Concordia end in sight

Concordia Bus creditors are hammering out the final terms of a recapitalisation to save the Goldman Sachs buyout. Goldman Private Equity and existing shareholder Schoyen Group have had most of their equity investment wiped out since the company tapped the high-yield bond market for a senior debt financing last year.

A group of distressed-debt investors that bought up the 11% senior subordinated notes are expected to own 96% of the company’s equity post-restructuring. An ad-hoc committee of those bondholders has developed a restructuring proposal to inject €40m of new equity into the issuer of the senior debt (Nordic) in a bid to get senior lender approval for the deal.

The deal would leave equity sponsors Goldman and Schøyen with only 4% of the emerging share capital. This will be split according to their existing holdings – in a 51:49 ratio.

If successful, the template will be replicated in the expected wave of publicly financed LBO fall-outs. “Talks are still progressing and we hope a deal will be struck this week,” said one person involved. “The sponsors have been fairly treated, and helpful and supportive of the process. We think it will set an example for a good LBO restructuring.”

However, the company is said to be losing patience with the protracted nature of the whole process.
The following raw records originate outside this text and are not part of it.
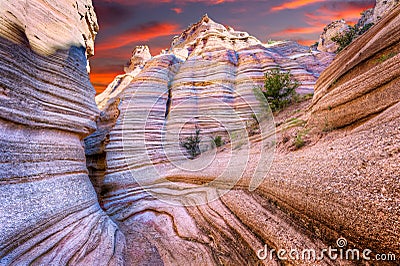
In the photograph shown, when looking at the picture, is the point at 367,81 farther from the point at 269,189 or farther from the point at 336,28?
the point at 336,28

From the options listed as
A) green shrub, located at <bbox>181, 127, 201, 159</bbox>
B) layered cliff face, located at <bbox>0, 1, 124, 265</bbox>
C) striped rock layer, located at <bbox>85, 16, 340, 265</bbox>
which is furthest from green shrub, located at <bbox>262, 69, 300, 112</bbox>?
layered cliff face, located at <bbox>0, 1, 124, 265</bbox>

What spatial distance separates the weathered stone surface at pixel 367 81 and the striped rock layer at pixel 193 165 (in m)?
1.79

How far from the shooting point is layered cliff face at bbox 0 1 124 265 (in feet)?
9.29

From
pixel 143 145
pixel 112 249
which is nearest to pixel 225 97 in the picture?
pixel 143 145

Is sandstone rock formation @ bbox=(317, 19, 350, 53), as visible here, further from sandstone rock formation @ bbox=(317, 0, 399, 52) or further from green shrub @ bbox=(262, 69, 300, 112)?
green shrub @ bbox=(262, 69, 300, 112)

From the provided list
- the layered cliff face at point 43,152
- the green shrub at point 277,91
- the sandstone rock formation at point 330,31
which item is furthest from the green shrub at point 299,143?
the sandstone rock formation at point 330,31

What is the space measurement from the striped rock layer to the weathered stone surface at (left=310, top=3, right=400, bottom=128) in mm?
1794

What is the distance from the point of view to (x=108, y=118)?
1037 cm

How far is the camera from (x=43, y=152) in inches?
150

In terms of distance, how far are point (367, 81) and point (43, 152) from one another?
6462 mm

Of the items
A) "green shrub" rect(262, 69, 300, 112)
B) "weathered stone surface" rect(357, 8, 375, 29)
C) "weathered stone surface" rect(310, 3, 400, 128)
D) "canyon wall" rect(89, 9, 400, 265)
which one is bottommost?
"canyon wall" rect(89, 9, 400, 265)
Subordinated bondholders are also said to be increasingly frustrated by the demands of the senior bondholders.

Subordinated bondholders have threatened the seniors with a “scorched earth” scenario of triggering a default, allowing the subordinated lenders to take out the seniors at par. “The restructuring will go ahead with or without the seniors’ consent, but it would be good if we had their consent,” said one person involved.